Berthold went on speaking in a state of some excitement. "I feel justified in saying that my training, my knowledge...."
His father interrupted him as he played with the card. "I don't doubt your knowledge or your energy or your industry, but it seems to me that to be able to do any particular good in the sphere of public health you need as well as those excellent qualities another one too, which in my view you only have to a very small extent: kindness, my dear Berthold, love of mankind."

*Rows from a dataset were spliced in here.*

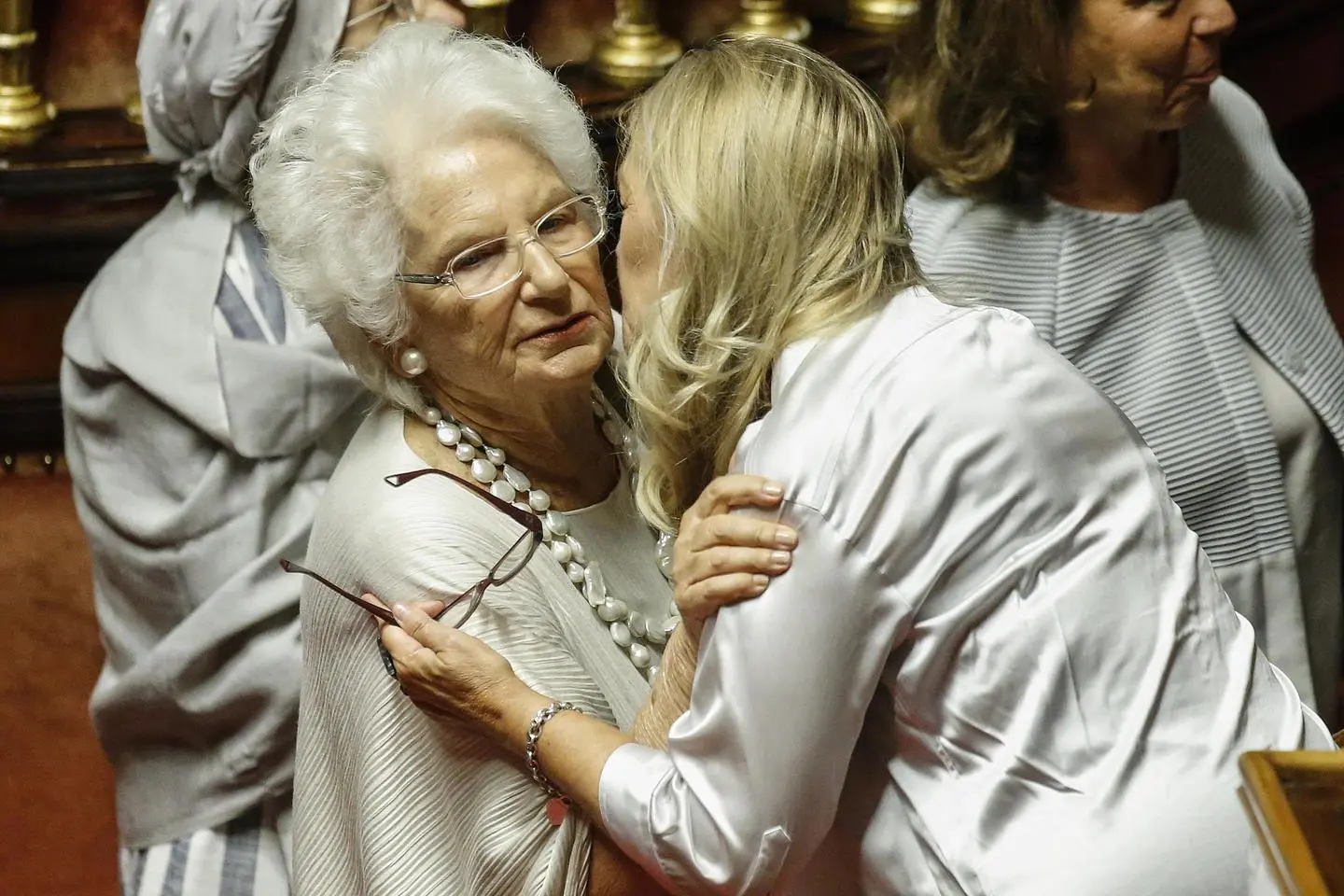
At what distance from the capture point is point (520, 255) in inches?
85.3

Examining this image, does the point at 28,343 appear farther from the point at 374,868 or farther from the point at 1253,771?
the point at 1253,771

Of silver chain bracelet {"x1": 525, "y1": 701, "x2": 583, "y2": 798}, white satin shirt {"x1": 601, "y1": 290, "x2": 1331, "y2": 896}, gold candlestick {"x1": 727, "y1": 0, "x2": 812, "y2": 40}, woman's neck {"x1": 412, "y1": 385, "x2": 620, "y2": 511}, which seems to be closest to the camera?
white satin shirt {"x1": 601, "y1": 290, "x2": 1331, "y2": 896}

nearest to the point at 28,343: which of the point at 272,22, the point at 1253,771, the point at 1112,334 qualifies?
the point at 272,22

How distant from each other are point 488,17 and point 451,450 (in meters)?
1.16

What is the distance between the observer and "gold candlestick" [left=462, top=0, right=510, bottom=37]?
3.08 metres

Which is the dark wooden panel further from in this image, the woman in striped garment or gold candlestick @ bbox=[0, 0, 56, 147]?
the woman in striped garment

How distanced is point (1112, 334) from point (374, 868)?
1.39m

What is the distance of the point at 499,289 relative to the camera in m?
2.15

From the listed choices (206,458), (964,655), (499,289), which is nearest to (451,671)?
(499,289)

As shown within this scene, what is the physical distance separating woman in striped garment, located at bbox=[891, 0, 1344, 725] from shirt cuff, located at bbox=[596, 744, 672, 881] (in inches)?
42.0

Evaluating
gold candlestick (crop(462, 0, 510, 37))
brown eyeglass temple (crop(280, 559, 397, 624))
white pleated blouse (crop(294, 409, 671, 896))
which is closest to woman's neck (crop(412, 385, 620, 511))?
white pleated blouse (crop(294, 409, 671, 896))

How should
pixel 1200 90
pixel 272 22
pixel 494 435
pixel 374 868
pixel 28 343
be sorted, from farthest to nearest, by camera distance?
pixel 28 343 → pixel 272 22 → pixel 1200 90 → pixel 494 435 → pixel 374 868

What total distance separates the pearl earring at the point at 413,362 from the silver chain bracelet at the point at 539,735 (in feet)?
1.70

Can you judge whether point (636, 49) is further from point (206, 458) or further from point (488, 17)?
point (206, 458)
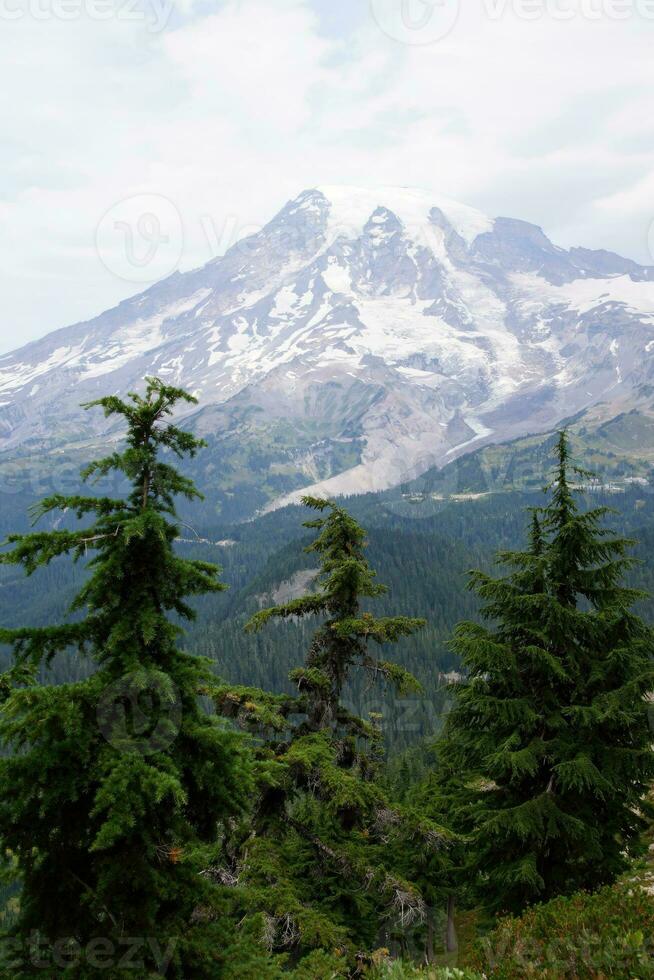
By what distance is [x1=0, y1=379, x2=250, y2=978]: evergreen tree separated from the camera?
9.26 meters

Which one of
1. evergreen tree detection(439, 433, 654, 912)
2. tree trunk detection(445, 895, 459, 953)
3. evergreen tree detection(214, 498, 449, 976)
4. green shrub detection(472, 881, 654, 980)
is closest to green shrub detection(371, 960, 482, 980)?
green shrub detection(472, 881, 654, 980)

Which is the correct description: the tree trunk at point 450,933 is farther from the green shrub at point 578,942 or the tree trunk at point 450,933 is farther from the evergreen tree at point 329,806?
the green shrub at point 578,942

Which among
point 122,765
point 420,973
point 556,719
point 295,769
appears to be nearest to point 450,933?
point 556,719

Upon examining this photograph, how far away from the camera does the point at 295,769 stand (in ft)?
52.1

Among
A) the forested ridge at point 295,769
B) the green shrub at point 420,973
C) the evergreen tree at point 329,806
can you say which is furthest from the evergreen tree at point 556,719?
the green shrub at point 420,973

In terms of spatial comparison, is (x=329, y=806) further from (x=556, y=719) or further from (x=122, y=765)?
(x=122, y=765)

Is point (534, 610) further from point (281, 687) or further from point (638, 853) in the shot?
point (281, 687)

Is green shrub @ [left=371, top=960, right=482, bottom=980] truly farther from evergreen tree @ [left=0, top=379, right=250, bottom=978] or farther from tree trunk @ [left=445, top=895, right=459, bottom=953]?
tree trunk @ [left=445, top=895, right=459, bottom=953]

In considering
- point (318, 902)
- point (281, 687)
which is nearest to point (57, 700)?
point (318, 902)

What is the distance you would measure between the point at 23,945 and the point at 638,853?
601 inches

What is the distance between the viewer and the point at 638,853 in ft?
56.3

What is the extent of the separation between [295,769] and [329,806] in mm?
1270

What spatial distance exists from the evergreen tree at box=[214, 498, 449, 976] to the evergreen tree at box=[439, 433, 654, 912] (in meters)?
2.68

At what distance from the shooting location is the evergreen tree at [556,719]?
645 inches
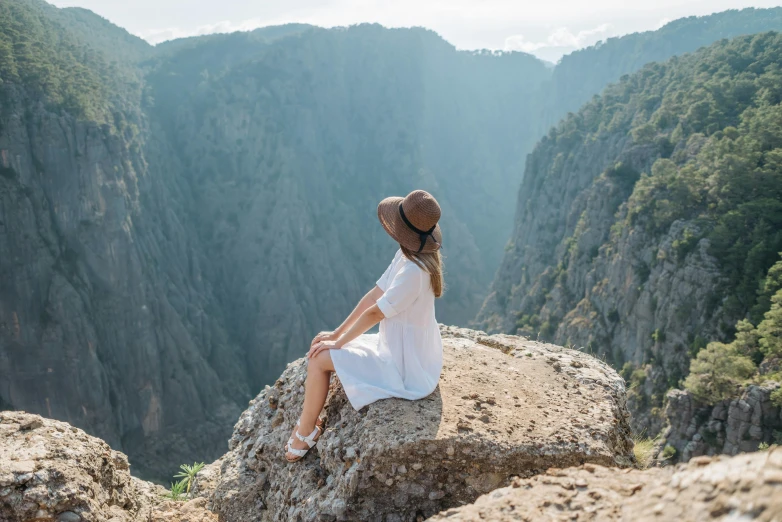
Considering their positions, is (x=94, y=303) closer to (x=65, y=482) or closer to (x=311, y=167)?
(x=311, y=167)

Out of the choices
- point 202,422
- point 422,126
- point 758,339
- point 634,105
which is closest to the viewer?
point 758,339

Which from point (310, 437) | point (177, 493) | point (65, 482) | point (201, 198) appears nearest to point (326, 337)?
point (310, 437)

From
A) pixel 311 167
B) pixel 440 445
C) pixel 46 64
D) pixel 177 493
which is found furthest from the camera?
pixel 311 167

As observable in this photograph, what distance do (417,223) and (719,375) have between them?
20.2 meters

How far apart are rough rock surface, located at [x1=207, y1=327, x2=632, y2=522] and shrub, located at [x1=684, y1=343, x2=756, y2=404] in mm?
17148

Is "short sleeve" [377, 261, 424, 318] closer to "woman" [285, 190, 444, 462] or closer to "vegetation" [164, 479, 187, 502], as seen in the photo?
"woman" [285, 190, 444, 462]

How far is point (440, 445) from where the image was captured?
174 inches

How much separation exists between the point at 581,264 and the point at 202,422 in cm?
3639

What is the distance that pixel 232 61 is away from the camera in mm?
92062

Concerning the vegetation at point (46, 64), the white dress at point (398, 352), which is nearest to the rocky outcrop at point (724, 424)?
the white dress at point (398, 352)

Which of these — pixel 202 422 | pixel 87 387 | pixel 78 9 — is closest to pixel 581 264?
pixel 202 422

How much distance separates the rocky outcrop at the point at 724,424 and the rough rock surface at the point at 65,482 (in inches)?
704

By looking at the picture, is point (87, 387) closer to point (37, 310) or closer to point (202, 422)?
point (37, 310)

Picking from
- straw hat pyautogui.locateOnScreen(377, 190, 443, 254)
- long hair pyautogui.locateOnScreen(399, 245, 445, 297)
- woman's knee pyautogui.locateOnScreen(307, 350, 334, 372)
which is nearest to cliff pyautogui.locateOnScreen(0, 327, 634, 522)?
woman's knee pyautogui.locateOnScreen(307, 350, 334, 372)
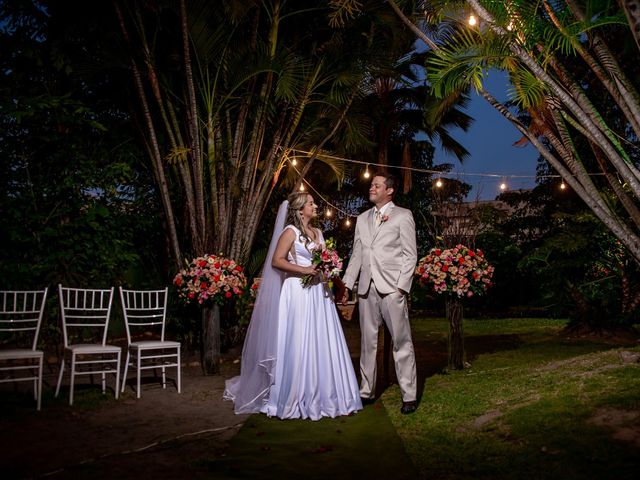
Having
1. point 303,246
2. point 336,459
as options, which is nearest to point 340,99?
point 303,246

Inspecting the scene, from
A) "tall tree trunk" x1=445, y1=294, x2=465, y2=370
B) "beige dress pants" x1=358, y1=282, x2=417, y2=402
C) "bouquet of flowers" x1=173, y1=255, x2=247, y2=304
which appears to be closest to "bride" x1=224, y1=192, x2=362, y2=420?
"beige dress pants" x1=358, y1=282, x2=417, y2=402

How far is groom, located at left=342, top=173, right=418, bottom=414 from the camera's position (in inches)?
203

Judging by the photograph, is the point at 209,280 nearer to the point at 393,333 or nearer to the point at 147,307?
the point at 393,333

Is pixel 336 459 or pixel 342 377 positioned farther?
pixel 342 377

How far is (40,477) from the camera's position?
3533 mm

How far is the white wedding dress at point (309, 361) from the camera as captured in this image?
5125 millimetres

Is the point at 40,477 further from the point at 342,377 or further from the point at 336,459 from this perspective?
the point at 342,377

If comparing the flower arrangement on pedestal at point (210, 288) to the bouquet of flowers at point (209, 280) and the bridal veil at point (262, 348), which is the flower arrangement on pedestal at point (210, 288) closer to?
the bouquet of flowers at point (209, 280)

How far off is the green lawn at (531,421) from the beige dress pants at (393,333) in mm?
344

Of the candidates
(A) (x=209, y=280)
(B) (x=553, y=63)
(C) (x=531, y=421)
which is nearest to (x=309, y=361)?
(C) (x=531, y=421)

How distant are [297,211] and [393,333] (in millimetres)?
1543

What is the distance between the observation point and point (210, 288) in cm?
736

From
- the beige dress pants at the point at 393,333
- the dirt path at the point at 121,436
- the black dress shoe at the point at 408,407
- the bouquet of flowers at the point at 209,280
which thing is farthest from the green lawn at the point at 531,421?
the bouquet of flowers at the point at 209,280

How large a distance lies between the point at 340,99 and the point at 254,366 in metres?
5.63
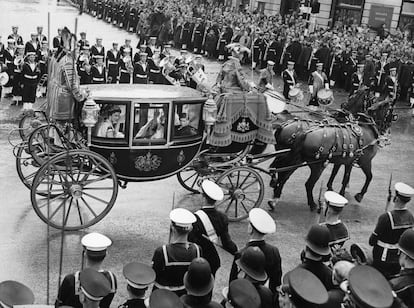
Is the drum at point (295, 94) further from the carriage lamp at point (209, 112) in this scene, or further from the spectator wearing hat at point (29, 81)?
the spectator wearing hat at point (29, 81)

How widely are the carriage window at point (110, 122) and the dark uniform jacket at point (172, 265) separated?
3.15 metres

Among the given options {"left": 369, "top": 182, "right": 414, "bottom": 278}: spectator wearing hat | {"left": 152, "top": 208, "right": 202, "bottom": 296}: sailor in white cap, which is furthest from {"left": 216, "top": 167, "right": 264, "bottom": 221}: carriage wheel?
{"left": 152, "top": 208, "right": 202, "bottom": 296}: sailor in white cap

Berthold shook his head vehemently. "I regard the love of humanity which you mean, father, as absolutely superfluous and rather injurious. Pity—and what else can loving people whom one doesn't personally know really be?—necessarily leads to sentimentalism, to weakness. And when one wants to help whole groups of men then, above all, you must be able to be hard at times, hard to individuals—yes, be ready in fact to sacrifice them if the common good demands it. You only need to consider, father, that the most honest and consistent social hygiene would have the direct result of annihilating diseased people, or at any rate excluding them from all enjoyment of life, and I don't deny that I have all kinds of ideas tending in that way which may seem cruel at the first glance. But the future, I think, belongs to ideas. You needn't be afraid, father, that I shall begin straight away to preach the murder of the unhealthy and the superfluous. But theoretically that's certainly what my programme leads to. Do you know, by the way, whom I had a very interesting conversation with the other day on this very subject?"
"What subject do you mean?"
"To put it precisely, a conversation on the right to kill. With Heinrich Bermann the author, the son of the late Deputy."
"But where did you get the opportunity of seeing him then?"
"The other day at a meeting. Therese Golowski brought him along. You know him, too, don't you, father?"
"Yes," replied the old man, "I've known him for quite a long time." And he added: "I met him again this year in the summer at Anna Rosner's."
Berthold's eyebrows again twitched violently. Then he said sarcastically: "I thought it was something like that. Bermann mentioned, you know, that he had seen you some time ago, but he wouldn't remember exactly where. I concluded that it must have been a case of—discretion. I see. So the Herr Baron thought he would introduce his friends into her house."
"My dear Berthold, your tone seems to suggest that you have not got over a certain matter as completely as you previously hinted."